39.—(1) If the funds of the protected energy company’s assets are to be distributed then they shall be distributed by the energy administrator to meet the following expenses and debts in the order in which they are mentioned–
(a)the expenses of the energy administration;
(b)any preferential debts within the meaning of section 386 of the 1986 Act (excluding any interest which has been accrued thereon to the date on which the protected energy company entered energy administration);
(c)ordinary debt, that is to say a debt which is neither a secured debt nor a debt mentioned in any other sub-paragraph of this paragraph;
(d)interest at the official rate on–
(i)the preferential debts, and
(ii)the ordinary debts,
between the said date on which the protected energy company entered energy administration and the date of payment of the debt; and
(e)any postponed debt.
(2) In the above paragraph–
(a)“postponed debt” means a creditor’s right to any alienation which has been reduced or restored to the protected energy company’s assets under section 242 of the 1986 Act or to the proceeds of sale of such an alienation; and
(b)“official rate” shall be construed in accordance with subsection (4) of section 189 of the 1986 Act and, for the purposes of paragraph (a) of that subsection, as applied to Scotland by subsection (5), the rate specified in the Rules shall be 15 per centum per annum.

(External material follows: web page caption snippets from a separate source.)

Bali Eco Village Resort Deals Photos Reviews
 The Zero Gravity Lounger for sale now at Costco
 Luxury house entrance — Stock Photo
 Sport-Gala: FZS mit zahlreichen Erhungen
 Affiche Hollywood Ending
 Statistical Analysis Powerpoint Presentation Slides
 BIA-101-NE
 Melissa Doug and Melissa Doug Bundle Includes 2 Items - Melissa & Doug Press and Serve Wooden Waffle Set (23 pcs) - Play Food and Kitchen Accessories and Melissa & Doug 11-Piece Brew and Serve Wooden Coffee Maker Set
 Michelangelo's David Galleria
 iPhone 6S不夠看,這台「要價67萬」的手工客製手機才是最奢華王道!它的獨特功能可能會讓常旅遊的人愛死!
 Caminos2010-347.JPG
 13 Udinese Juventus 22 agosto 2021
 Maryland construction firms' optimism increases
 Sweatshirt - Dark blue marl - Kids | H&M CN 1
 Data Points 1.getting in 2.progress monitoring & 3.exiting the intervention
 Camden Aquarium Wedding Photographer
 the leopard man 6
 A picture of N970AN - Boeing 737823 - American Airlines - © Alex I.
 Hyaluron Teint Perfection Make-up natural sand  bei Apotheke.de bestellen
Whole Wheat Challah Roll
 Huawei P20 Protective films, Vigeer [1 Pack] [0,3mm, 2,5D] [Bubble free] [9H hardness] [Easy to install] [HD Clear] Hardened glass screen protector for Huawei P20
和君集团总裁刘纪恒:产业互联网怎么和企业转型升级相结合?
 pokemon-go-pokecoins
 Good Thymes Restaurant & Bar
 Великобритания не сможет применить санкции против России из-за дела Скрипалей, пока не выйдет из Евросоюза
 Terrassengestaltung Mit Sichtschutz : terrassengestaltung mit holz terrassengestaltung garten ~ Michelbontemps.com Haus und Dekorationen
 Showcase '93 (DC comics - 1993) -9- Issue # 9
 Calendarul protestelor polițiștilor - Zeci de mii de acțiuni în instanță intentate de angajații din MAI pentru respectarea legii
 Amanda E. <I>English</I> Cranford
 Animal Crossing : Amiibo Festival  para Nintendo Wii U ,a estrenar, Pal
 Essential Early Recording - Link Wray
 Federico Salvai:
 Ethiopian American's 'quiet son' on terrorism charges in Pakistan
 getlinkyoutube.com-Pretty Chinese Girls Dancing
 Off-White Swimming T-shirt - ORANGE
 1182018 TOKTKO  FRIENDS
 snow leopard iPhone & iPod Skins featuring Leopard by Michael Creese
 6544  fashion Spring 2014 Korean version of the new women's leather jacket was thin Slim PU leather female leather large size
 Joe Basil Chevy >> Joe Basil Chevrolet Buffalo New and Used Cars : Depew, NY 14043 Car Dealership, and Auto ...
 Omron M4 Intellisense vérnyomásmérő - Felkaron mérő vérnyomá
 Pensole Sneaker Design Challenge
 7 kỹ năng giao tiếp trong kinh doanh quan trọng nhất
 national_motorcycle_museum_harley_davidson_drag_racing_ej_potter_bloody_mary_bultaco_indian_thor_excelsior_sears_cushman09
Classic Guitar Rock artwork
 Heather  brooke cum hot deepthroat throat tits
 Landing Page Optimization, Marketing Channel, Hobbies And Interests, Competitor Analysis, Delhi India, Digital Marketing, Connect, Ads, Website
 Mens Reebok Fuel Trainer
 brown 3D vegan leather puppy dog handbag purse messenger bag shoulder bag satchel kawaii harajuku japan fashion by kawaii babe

(3) The expenses of the energy administration mentioned in sub-paragraph (a) of paragraph (1) above are payable in the order of priority mentioned in Rule 40.
(4) Subject to the provisions of paragraph (5), any debt falling within any of sub-paragraphs (b) to (e) of paragraph (1) shall have the same priority as any other debt falling within the same sub paragraph and, where the funds of the protected energy company’s assets are inadequate to enable the debts mentioned in this paragraph to be paid in full, they shall abate in equal proportions.
(5) So far as the assets of the protected energy company available for payment of general creditors are insufficient to meet them, preferential debts have priority over the claims of holders of debentures secured by, or holders of, any floating charge created by the protected energy company, and shall be paid accordingly out of any property comprised in or subject to that charge.
(6) Any surplus remaining, after all expenses and debts mentioned in paragraph (1) have been paid in full, shall (unless the articles of the protected energy company otherwise provide) be distributed among the members according to their rights and interests in the company.
(7) Nothing in this Rule shall affect–
(a)the right of a secured creditor which is preferable to the rights of the energy administrator; or
(b)any preference of the holder of a lien over a title deed or other document which has been delivered to the energy administrator.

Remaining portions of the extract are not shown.